Shares of common stock present at the Annual Meeting but that abstain from voting on
Proposal 4 are not treated as votes cast. Therefore, such abstention will have no effect on the outcome of the vote on Proposal 4. These abstentions, however, are counted towards establishing a quorum for the Annual Meeting. Broker
non-votes
(shares held by brokers, banks and other intermediaries that do not have discretionary authority to vote on any of the proposals on a matter and have not received voting instructions from their customers)
will have no effect on the outcome of the vote, although they are counted towards establishing a quorum for the Annual Meeting. If your shares are registered in the name of a bank or brokerage firm and do not provide specific voting instructions to
your bank, broker or other intermediary, the organization that holds your shares will not be authorized to vote on Proposal 4 or the other proposals, except for Proposal
3-
the ratification of BDO USA, LLP as
our independent auditor. If your shares are registered with the broker, bank or nominee firm, they may provide you with instructions on how to vote. Follow the instructions to access our proxy materials and vote by Internet or to request a paper or
email copy of our proxy materials, including the Supplement. If you receive these materials in paper form, the materials include a voting instruction card so that you can instruct your broker or nominee how to vote your shares. Please check your
voting instruction card or contact your broker or other nominee to determine whether you will be able to deliver your voting instructions by Internet or telephone.

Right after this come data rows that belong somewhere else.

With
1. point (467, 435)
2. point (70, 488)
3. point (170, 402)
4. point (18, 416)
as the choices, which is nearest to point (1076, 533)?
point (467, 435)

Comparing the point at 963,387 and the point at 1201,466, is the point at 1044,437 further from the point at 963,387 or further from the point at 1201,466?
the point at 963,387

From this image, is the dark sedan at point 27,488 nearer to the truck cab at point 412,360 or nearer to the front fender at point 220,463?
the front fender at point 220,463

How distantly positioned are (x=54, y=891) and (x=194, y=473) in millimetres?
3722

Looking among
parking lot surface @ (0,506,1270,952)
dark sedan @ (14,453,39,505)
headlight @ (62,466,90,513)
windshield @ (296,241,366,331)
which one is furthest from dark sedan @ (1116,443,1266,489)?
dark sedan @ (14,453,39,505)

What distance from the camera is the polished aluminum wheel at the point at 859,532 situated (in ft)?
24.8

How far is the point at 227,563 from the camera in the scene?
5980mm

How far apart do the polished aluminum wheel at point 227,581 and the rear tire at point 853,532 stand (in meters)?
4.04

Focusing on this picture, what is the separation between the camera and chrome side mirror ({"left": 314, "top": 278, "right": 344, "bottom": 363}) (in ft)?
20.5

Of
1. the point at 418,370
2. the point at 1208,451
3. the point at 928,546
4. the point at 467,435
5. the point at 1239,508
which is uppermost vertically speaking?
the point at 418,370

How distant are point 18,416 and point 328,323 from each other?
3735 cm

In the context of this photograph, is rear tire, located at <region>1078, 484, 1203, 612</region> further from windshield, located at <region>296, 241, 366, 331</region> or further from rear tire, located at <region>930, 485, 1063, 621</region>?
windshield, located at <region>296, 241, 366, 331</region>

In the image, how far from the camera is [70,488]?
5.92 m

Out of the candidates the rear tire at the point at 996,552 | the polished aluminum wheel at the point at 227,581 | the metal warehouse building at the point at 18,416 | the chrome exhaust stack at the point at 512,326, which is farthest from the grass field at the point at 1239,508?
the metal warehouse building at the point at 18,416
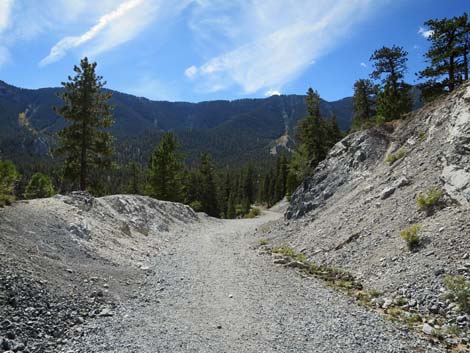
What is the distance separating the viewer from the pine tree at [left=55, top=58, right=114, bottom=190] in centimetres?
2391

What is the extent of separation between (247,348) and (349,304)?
13.3 feet

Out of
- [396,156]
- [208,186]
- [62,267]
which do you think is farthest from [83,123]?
[208,186]

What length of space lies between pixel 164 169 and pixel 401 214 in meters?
33.3

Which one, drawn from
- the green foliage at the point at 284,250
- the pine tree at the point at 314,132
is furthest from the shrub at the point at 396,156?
the pine tree at the point at 314,132

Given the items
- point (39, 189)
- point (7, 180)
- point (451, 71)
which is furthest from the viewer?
point (39, 189)

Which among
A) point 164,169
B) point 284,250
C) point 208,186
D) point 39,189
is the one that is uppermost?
point 164,169

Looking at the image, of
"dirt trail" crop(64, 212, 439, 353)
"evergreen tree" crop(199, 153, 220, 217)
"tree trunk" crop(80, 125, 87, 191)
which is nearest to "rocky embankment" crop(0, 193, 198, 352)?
"dirt trail" crop(64, 212, 439, 353)

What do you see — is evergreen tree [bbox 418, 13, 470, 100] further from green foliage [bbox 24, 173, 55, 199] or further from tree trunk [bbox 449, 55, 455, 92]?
green foliage [bbox 24, 173, 55, 199]

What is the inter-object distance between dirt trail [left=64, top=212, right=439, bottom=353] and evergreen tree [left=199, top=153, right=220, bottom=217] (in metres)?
45.5

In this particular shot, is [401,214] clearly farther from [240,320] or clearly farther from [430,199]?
[240,320]

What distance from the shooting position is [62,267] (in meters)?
9.55

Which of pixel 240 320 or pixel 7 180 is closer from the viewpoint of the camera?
pixel 240 320

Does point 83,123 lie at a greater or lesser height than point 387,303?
greater

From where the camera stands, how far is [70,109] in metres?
24.0
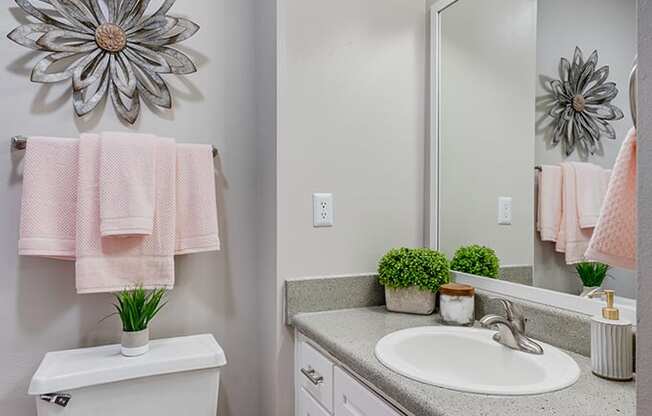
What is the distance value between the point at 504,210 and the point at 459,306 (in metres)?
0.34

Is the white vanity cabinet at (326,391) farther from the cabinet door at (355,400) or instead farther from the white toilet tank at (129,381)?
the white toilet tank at (129,381)

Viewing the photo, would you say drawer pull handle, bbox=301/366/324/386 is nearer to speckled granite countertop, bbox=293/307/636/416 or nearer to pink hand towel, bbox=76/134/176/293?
speckled granite countertop, bbox=293/307/636/416

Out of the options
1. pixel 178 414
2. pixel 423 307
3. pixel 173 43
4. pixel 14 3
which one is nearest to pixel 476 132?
pixel 423 307

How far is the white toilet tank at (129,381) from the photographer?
46.3 inches

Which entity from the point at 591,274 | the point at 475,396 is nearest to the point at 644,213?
the point at 475,396

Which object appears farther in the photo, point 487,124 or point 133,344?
point 487,124

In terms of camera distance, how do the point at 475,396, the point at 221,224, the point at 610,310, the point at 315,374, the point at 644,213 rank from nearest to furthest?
the point at 644,213
the point at 475,396
the point at 610,310
the point at 315,374
the point at 221,224

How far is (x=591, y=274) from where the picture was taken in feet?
3.63

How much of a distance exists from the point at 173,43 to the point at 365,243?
980 mm

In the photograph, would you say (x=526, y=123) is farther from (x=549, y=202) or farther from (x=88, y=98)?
(x=88, y=98)

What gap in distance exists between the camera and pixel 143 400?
4.19ft

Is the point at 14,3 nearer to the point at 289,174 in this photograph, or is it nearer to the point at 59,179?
the point at 59,179

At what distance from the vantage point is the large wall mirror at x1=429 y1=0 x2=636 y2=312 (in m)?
1.10

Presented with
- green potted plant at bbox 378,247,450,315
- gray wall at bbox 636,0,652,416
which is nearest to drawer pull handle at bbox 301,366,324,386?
green potted plant at bbox 378,247,450,315
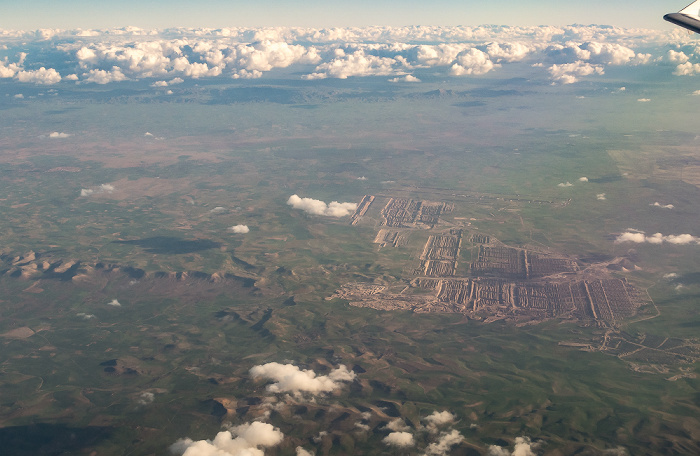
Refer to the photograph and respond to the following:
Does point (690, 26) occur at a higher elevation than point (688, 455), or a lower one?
higher

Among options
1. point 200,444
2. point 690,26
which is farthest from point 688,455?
point 690,26

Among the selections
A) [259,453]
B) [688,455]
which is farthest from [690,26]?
[688,455]

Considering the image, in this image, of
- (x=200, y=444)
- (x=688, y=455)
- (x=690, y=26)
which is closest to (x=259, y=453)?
(x=200, y=444)

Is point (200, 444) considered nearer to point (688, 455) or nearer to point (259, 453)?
point (259, 453)

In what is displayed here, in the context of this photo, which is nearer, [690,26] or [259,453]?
[690,26]

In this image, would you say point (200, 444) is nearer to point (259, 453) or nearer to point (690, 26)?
point (259, 453)

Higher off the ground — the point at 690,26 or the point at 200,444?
the point at 690,26

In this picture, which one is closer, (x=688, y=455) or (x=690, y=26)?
(x=690, y=26)

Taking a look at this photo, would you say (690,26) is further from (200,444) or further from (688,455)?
(688,455)
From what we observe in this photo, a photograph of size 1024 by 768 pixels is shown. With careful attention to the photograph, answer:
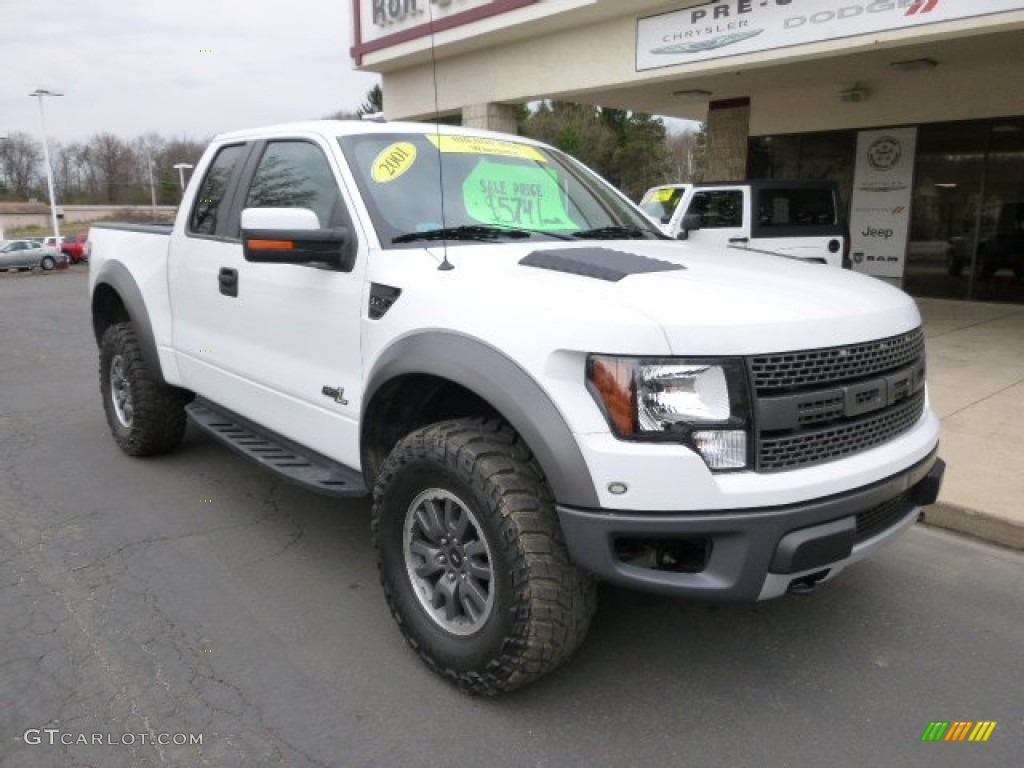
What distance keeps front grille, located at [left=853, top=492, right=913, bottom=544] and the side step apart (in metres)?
1.81

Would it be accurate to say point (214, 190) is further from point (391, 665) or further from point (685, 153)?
point (685, 153)

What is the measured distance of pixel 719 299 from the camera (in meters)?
2.47

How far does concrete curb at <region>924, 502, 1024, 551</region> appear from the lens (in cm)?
407

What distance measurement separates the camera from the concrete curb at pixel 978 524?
160 inches

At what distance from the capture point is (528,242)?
328 cm

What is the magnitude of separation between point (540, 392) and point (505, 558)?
53 cm

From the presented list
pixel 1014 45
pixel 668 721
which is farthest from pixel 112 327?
pixel 1014 45

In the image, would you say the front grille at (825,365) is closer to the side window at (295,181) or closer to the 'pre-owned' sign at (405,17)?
the side window at (295,181)

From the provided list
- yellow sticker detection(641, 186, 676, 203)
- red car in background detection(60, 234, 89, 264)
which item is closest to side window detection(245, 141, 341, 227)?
yellow sticker detection(641, 186, 676, 203)

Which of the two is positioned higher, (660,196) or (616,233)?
(660,196)

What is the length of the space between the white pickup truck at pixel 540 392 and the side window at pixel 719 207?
6772 millimetres

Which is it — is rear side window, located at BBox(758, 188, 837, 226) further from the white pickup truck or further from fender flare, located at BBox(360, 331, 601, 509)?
fender flare, located at BBox(360, 331, 601, 509)

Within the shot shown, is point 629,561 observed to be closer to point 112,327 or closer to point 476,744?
point 476,744

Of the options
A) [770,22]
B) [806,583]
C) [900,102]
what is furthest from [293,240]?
[900,102]
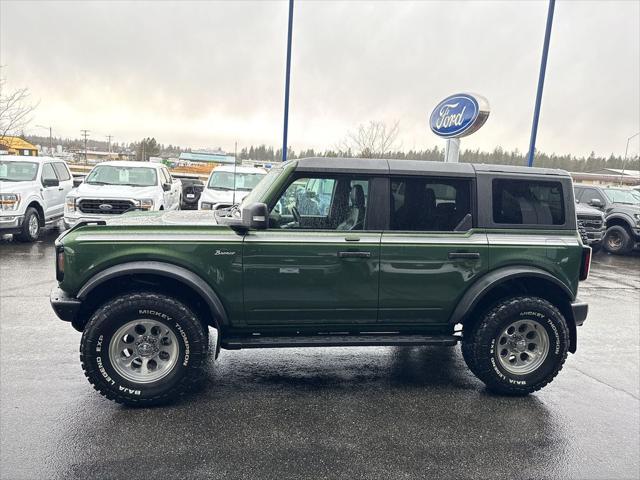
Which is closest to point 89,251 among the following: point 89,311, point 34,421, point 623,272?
point 89,311

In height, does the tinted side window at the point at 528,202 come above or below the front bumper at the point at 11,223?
above

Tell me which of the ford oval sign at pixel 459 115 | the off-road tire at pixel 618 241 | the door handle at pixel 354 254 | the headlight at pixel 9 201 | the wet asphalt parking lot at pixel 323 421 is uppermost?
the ford oval sign at pixel 459 115

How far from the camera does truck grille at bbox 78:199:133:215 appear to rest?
9.42 metres

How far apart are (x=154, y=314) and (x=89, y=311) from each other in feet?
2.00

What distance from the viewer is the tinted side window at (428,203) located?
12.5 feet

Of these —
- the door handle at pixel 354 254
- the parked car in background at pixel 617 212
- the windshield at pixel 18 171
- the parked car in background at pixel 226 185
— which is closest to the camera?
the door handle at pixel 354 254

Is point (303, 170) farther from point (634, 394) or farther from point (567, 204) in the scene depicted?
point (634, 394)

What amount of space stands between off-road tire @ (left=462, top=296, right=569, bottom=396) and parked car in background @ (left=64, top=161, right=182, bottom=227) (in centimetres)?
692

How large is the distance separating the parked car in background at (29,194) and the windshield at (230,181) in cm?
384

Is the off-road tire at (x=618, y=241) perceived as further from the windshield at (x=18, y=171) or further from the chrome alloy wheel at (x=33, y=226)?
the windshield at (x=18, y=171)

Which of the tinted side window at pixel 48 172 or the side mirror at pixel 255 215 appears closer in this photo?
the side mirror at pixel 255 215

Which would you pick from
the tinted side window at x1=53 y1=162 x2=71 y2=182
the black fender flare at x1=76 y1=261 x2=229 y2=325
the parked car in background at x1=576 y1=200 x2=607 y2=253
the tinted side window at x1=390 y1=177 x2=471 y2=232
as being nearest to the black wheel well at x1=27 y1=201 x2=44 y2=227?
the tinted side window at x1=53 y1=162 x2=71 y2=182

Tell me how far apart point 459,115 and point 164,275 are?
708 centimetres

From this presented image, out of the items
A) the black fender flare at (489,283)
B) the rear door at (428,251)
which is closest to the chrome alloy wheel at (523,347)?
the black fender flare at (489,283)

Revocation of Proxies/Voting of Shares
Any stockholder giving a proxy may revoke it at any time before the votes are counted at the Annual Meeting by submission of a later dated
proxy or subsequent Internet or telephonic proxy. Stockholders entitled to vote at the Annual Meeting who attend the Annual Meeting may revoke any proxy previously granted and vote in person at the Annual Meeting by written ballot. Unless so
revoked, the shares represented by such proxies or voting instructions will be voted at the Annual Meeting and all adjournments or postponements of the Annual Meeting. Proxies solicited on behalf of the Board will be voted in accordance with the
directions given.
If you have previously submitted voting instructions with respect to Proposals 1, 2 and/or 3, (i) submitting the
enclosed proxy card with voting instructions that differ will serve to revoke those prior voting instructions in favor of the more recent instructions, (ii) submitting the enclosed proxy card with no voting instructions with respect to
Proposals 1, 2 and 3 will result in the shares being voted on those matters as provided in the paragraph directly below and (iii) submitting the enclosed proxy card with voting instructions consistent with prior instructions received will have
no impact on those prior instructions.
For stockholders of record, all shares represented by the proxies mailed to stockholders will be
voted at the Annual Meeting in accordance with instructions given by the stockholders. Where proxies are returned without instructions, the shares will be voted: (1)
FOR
the election of each of the director nominees as a
director of the Company; (2)
FOR
the approval, on a
non-binding
advisory basis, of the compensation of the Companys Named Executive Officers;
(3)
FOR
the ratification of BDO USA, LLP as the Companys independent auditors for the fiscal year ending December 31, 2019; (4)
FOR
a frequency of every year for future
non-binding,
advisory stockholder votes on the compensation paid to our Named Executive Officers (except that shares will not be voted where the last proxy card received by the Company did not include this
proposal);
and (5) in the discretion of the proxy holders upon such other business as may properly come before the Annual Meeting.